TEXT TO READ ::
########################################
The Case: Hawks v. City of Westermoreland, 960 S.W.2d 10 (Tenn. 1997).

The Basic Facts: Plaintiffs' were owners of a home which suffered extensive damage in a fire, brought suit against the Defendant city under the Governmental Tort Liability Act (GTLA). Plaintiffs alleged that their home suffered extensive damage because firefighters could not open fire hydrants sooner because underground valves had been closed, rendering the hydrants inoperable.

The Bottom Line:

  • "The primary issue in this appeal is whether the City of Westmoreland had 'constructive notice' of the dangerous and defective condition of the fire hydrants which resulted in the total fire loss of the home of the plaintiffs, Tracey and Dale Hawks." 960 S.W.2d at 11.
  • "Under Tenn. Code Ann. § 29-20-204, the Legislature specifically made the removal of governmental immunity conditional upon a plaintiff's allegation and proof that the governmental entity knew or should have known of the dangerous or defective condition which caused the plaintiff's injury. Smith v. City of Covington, [734 S.W.2d 327, 329 (Tenn. Ct. App. 1985)]. In other words, a plaintiff must allege and prove that the governmental entity had either actual or constructive notice of the dangerous or defective condition. Since the parties in this case have agreed that the City did not have actual notice, we must determine whether the lower courts erred in concluding that the City had constructive notice of the closed valves and inoperable fire hydrants." Id. at 15.
  • "'Constructive notice' has been defined by this Court as ''information or knowledge of a fact imputed by law to a person (although he may not actually have it), because he could have discovered the fact by proper diligence, and his situation was such as to cast upon him the duty of inquiring into it.'' Kirby v. Macon County, 892 S.W.2d 403, 409 (Tenn. 1994), quoting [Black's Law Dictionary, 1062 (6th ed. 1990)]. Applying that definition, a governmental entity will be charged with constructive notice of a fact or information, if the fact or information could have been discovered by reasonable diligence and the governmental entity had a duty to exercise reasonable diligence to inquire into the matter. Applying that rule to the circumstances of this case, it is clear that the lower courts correctly charged the City of Westmoreland with constructive notice of the closed valves and inoperable fire hydrants." Id.
  • "The City contends that basing the finding of constructive notice upon its failure to inspect the hydrants is error because governmental immunity is not waived for injuries arising 'out of a failure to make an inspection, or by reason of making an inadequate or negligent inspection of any property.' Tenn. Code Ann. § 29-20-205(4) (1980 Repl. & Supp. 1997). We disagree. Section 205(4) provides immunity from suit when a governmental entity negligently fails to discharge an existing duty to inspect property not owned by the City, and thereafter, injuries arise from dangerous or defective conditions on such property which would have been discovered had the governmental entity conducted an adequate inspection. In evaluating whether a plaintiff may establish constructive notice under Section 204 by proof that a governmental entity failed to adequately discharge its duty to inspect, we are not bound by Section 205(4) which provides immunity from suit for injuries resulting from 'a failure to make an inspection, or by reason of making an inadequate inspection.' Any authority to the contrary is hereby overruled.FN5
    FN5 Jones v. City of Johnson City, [917 S.W.2d 687 (Tenn. Ct. App. 1995)]; Mowdy v. Kelly, [667 S.W.2d 489 (Tenn. Ct. App. 1983)]."
########################################
RECORDED DATA ::
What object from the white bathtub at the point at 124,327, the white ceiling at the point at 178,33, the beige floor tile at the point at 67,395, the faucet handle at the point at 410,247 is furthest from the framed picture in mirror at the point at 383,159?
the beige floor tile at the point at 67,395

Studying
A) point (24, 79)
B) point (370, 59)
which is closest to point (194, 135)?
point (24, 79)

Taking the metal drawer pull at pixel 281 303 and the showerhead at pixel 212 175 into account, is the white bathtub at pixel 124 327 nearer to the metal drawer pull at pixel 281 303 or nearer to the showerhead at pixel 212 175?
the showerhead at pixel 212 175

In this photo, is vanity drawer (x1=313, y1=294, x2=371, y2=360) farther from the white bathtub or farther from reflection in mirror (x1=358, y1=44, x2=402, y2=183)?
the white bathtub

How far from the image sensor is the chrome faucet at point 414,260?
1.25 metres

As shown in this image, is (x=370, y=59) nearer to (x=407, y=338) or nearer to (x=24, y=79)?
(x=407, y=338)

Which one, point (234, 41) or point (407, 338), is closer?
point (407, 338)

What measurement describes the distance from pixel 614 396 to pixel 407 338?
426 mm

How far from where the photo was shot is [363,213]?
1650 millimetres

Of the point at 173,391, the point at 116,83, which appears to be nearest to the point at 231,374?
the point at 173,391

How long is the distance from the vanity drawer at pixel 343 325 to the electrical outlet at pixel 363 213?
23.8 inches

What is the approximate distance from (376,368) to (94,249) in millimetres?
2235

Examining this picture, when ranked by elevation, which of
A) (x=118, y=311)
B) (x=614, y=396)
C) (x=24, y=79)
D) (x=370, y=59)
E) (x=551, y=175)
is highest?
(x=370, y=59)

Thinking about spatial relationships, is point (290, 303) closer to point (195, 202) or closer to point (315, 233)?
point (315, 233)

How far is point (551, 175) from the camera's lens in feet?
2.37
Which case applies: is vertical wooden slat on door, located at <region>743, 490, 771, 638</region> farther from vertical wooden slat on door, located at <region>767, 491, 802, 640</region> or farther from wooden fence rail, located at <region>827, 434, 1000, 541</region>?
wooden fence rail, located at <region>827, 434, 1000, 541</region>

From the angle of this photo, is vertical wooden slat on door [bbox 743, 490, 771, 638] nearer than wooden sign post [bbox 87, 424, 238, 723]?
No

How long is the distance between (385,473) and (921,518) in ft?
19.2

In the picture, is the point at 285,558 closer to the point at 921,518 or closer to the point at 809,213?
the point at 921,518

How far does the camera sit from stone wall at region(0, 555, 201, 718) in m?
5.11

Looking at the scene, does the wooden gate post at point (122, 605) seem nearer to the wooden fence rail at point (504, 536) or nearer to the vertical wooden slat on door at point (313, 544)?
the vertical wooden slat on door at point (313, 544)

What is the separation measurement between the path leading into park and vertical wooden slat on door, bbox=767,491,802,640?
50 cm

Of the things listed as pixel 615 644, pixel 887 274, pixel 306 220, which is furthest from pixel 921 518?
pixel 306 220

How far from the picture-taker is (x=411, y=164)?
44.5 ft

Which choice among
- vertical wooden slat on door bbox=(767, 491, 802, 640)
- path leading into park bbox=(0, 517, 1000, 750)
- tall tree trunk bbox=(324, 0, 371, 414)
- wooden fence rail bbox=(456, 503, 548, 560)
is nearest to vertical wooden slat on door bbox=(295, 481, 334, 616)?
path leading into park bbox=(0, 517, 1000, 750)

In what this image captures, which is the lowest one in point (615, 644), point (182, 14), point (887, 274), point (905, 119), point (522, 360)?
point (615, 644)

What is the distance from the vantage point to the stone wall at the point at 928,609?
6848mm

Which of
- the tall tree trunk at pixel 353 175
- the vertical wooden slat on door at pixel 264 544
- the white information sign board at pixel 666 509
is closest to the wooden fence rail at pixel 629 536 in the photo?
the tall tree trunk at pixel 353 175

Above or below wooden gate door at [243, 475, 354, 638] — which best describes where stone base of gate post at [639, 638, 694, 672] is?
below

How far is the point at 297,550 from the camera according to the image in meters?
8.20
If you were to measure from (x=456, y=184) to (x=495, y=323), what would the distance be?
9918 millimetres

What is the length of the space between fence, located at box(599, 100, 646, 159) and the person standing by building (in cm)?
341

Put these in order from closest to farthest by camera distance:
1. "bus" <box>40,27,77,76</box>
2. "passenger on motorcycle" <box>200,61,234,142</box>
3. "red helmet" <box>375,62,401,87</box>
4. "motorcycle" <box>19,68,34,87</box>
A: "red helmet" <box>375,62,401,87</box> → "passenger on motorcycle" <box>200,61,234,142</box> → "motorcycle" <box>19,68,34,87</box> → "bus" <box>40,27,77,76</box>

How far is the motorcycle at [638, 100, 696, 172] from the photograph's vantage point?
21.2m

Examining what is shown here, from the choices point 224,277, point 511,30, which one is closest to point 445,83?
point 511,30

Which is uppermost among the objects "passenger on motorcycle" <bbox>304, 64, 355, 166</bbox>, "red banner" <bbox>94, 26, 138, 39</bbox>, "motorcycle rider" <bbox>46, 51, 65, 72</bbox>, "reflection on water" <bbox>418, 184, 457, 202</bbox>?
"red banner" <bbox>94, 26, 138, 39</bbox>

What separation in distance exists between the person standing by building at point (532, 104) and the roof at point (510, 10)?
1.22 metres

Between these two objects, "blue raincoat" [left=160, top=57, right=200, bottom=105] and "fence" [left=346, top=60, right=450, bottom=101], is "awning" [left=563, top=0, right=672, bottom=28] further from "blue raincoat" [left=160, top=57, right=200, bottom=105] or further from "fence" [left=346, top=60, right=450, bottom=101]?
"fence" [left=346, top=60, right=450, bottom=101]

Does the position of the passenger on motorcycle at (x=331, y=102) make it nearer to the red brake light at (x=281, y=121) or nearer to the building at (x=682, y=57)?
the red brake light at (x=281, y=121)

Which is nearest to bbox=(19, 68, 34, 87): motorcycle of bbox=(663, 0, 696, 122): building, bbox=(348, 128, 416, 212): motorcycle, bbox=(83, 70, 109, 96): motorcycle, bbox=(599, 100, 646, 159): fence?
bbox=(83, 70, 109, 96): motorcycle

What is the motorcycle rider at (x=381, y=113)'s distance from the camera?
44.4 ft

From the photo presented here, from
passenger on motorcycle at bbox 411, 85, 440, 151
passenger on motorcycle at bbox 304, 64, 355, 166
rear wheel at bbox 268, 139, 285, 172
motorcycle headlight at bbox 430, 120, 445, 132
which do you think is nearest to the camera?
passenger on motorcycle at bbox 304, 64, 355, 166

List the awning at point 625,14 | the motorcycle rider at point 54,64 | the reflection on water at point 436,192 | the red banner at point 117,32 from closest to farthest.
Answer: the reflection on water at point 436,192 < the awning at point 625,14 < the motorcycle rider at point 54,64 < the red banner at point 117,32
########################################
INSTRUCTION :: Rewrite the case summary starting at "The Basic Facts: Plaintiffs'" and ending at "S.W.2d at 11.", swapping "fire hydrants" for "water hydrants". Rely on the case summary alone, not on the data.

SOLUTION TO THE EXERCISE ::
The Basic Facts: Plaintiffs' were owners of a home which suffered extensive damage in a fire, brought suit against the Defendant city under the Governmental Tort Liability Act (GTLA). Plaintiffs alleged that their home suffered extensive damage because firefighters could not open water hydrants sooner because underground valves had been closed, rendering the hydrants inoperable.

The Bottom Line:

  • "The primary issue in this appeal is whether the City of Westmoreland had 'constructive notice' of the dangerous and defective condition of the water hydrants which resulted in the total fire loss of the home of the plaintiffs, Tracey and Dale Hawks." 960 S.W.2d at 11.